This study aimed at exploring the effect of impulsivity and psychological health on risk gambling and HED among 15–18-year-old students. More specifically, we analyzed whether psychological health moderated the association between impulsivity and risk gambling/HED. The results showed that impulsivity was a risk factor for both risk gambling and HED among adolescents. As for psychological health, the associations were weaker, but indicated that psychological problems might be a risk factor for risk gambling and HED, too. The effects of impulsivity and psychological problems on risk gambling were independent of each other. With regard to HED, psychological problems negatively moderated the association between impulsivity and HED, but only among girls. Here, both impulsivity and psychological problems increased the likelihood for HED. However, the negative interaction implied that the more (respectively less) severe psychological problems were, the weaker (respectively stronger) the association between impulsivity and HED was. Among boys, impulsivity was also associated with a higher risk for HED. In contrast, psychological problems decreased the likelihood for HED (only in the adjusted model) and the predictors did not interact significantly. Unlike psychological problems, psychosomatic problems and also overall subjective health problems did not moderate the relation between impulsivity and HED, implying that this association was modified only by purely psychological problems rather than somatically manifesting problems.
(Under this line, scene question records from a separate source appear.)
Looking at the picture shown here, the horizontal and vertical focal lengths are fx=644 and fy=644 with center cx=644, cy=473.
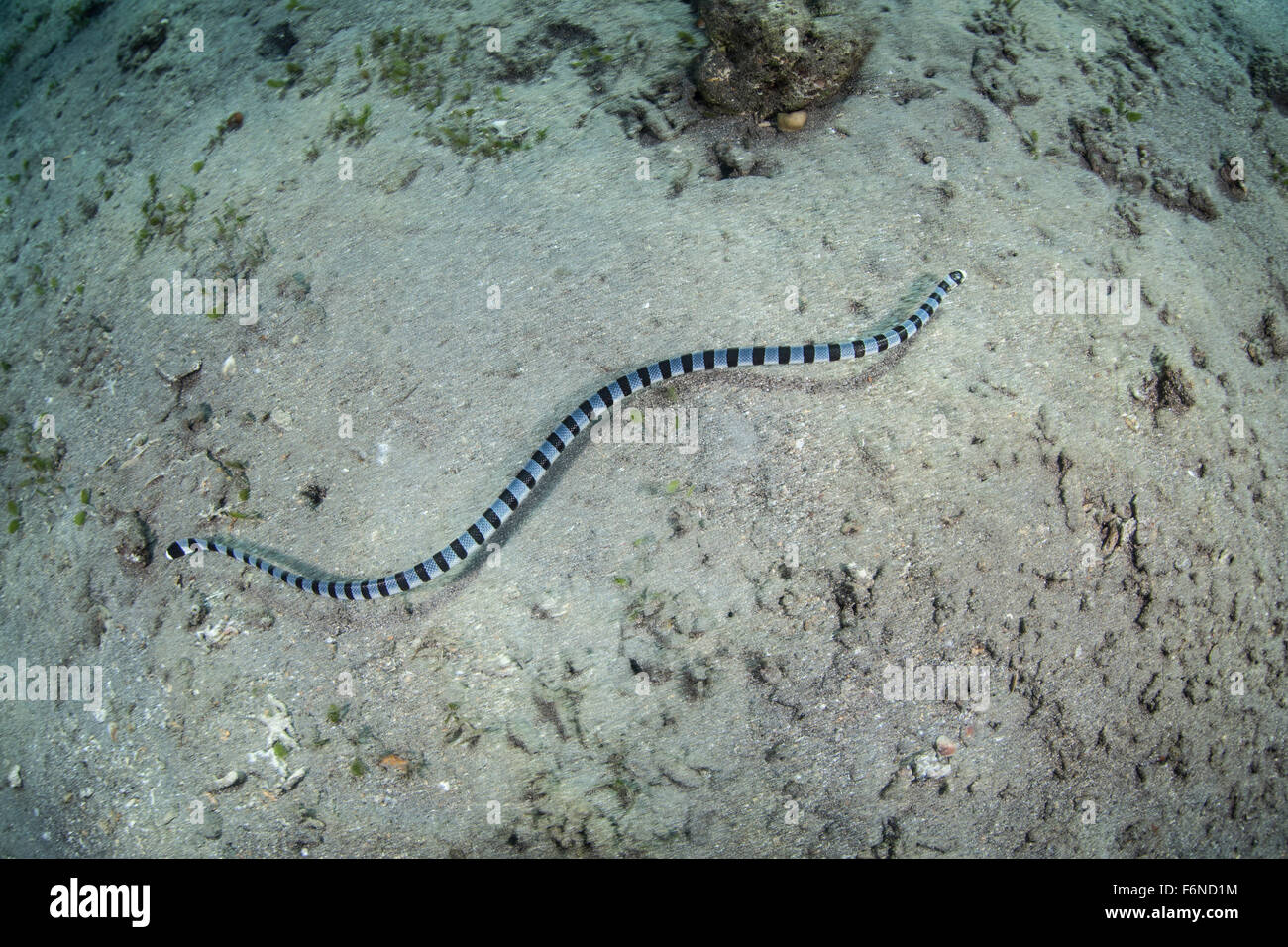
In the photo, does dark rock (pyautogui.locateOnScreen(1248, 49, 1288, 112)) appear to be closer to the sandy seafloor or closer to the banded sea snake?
the sandy seafloor

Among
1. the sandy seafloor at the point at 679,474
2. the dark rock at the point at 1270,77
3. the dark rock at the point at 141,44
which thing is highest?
the dark rock at the point at 141,44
Taken together, impulsivity appeared to be a robust risk factor for risk gambling and HED among all participants and among all examined subgroups, including both genders, both grades and particularly “vulnerable” participants scoring high on impulsivity and psychological problems. The effect of psychological health seemed to be more differentiated. Most importantly, psychological problems had a negative moderating effect on the relationship between impulsivity and HED among female students. With regard to our previous hypotheses, results confirmed hypothesis (1); as for hypothesis (2), results supported the assumption of an interaction between impulsivity, psychological health and HED, but not in the way we anticipated.

Furthermore, the study revealed that a number of sociodemographic variables may be considered as risk respectively protective factors for risk gambling and HED. Regarding risk gambling, male gender, not living with both parents in the same household, not having a university educated parent, and living in Sweden < 10 years were associated with an increased likelihood. As for HED, older age (17–18 years), not living with both parents, having no migration background, and having at least one university educated parent were linked to a higher risk. Notably, also female gender was associated with a greater risk for HED, but only in the crude analysis.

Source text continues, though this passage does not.